● Task to complete: Reproduce the forum post below about a possible ifort/ifx OpenMP SIMD bug in full, word for word, including its Fortran code.
Exercise passage START
Solved: Possible bug with ifort/ifx 2023.2.0 and OpenMP SIMD

Gaurav-Saxena · ‎07-17-2024

I compile the following Fortran program

program hello
use omp_lib
implicit none
integer, parameter::ns = 300, ny = 960, nx = 360
integer, parameter::EXTRA = 0
integer :: ix, iy, is
double precision, allocatable::b2stbr_phys_sna(:),sna0(:,:,:,:),na(:,:,:)
double precision :: T_START, T_END


allocate(b2stbr_phys_sna(0:ns-1 + EXTRA))
allocate(sna0(-1:nx,-1:ny,0:1,0:ns-1 + EXTRA))
allocate(na(-1:nx,-1:ny,0:ns-1 + EXTRA))

b2stbr_phys_sna=0.0
sna0 = 0.01
na = 0.02

T_START = omp_get_wtime()
!$OMP PARALLEL DO DEFAULT(NONE) COLLAPSE(2) SHARED(sna0,na) PRIVATE(is,iy,ix) REDUCTION(+:b2stbr_phys_sna)
Exercise passage END
Provided material START
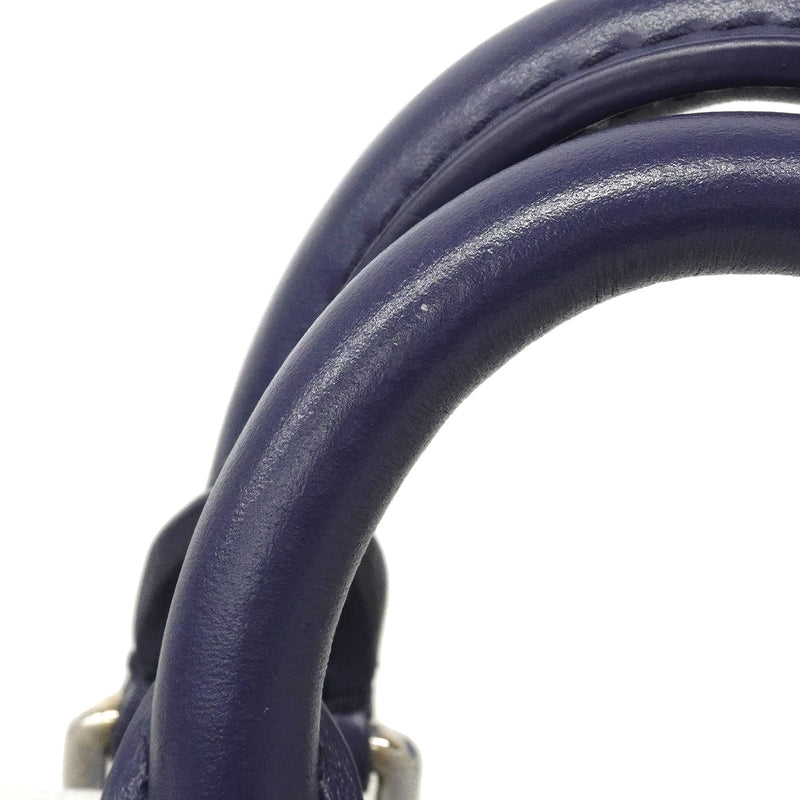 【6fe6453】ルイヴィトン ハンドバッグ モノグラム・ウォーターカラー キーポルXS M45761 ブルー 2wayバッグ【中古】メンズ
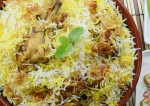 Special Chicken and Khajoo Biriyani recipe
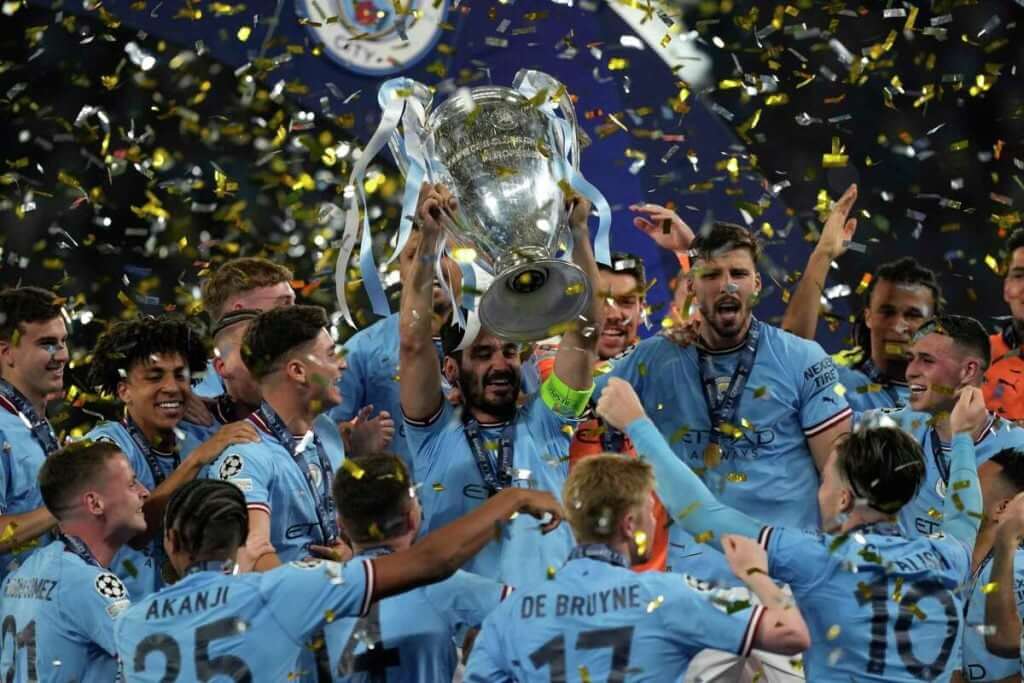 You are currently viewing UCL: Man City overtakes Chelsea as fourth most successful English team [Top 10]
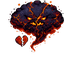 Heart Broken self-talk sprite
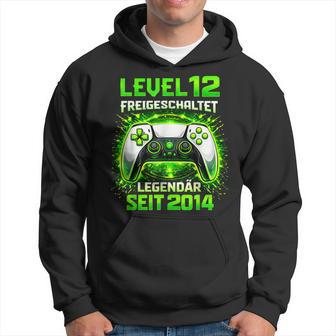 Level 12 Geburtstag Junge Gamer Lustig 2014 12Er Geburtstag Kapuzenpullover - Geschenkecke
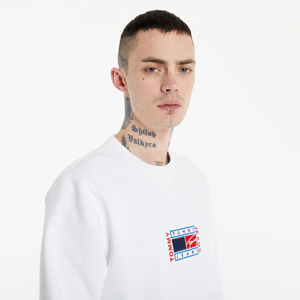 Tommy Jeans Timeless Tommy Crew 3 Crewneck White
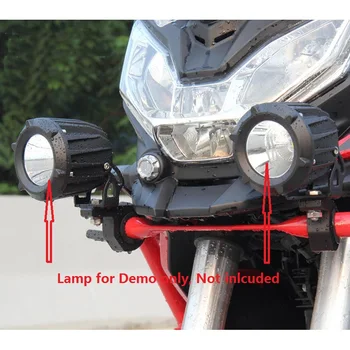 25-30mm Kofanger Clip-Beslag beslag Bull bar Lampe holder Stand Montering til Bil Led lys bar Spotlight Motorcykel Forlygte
Provided material END
● Answer section:
Solved: Possible bug with ifort/ifx 2023.2.0 and OpenMP SIMD

Gaurav-Saxena · ‎07-17-2024

I compile the following Fortran program

program hello
use omp_lib
implicit none
integer, parameter::ns = 300, ny = 960, nx = 360
integer, parameter::EXTRA = 0
integer :: ix, iy, is
double precision, allocatable::b2stbr_phys_sna(:),sna0(:,:,:,:),na(:,:,:)
double precision :: T_START, T_END


allocate(b2stbr_phys_sna(0:ns-1 + EXTRA))
allocate(sna0(-1:nx,-1:ny,0:1,0:ns-1 + EXTRA))
allocate(na(-1:nx,-1:ny,0:ns-1 + EXTRA))

b2stbr_phys_sna=0.0
sna0 = 0.01
na = 0.02

T_START = omp_get_wtime()
!$OMP PARALLEL DO DEFAULT(NONE) COLLAPSE(2) SHARED(sna0,na) PRIVATE(is,iy,ix) REDUCTION(+:b2stbr_phys_sna)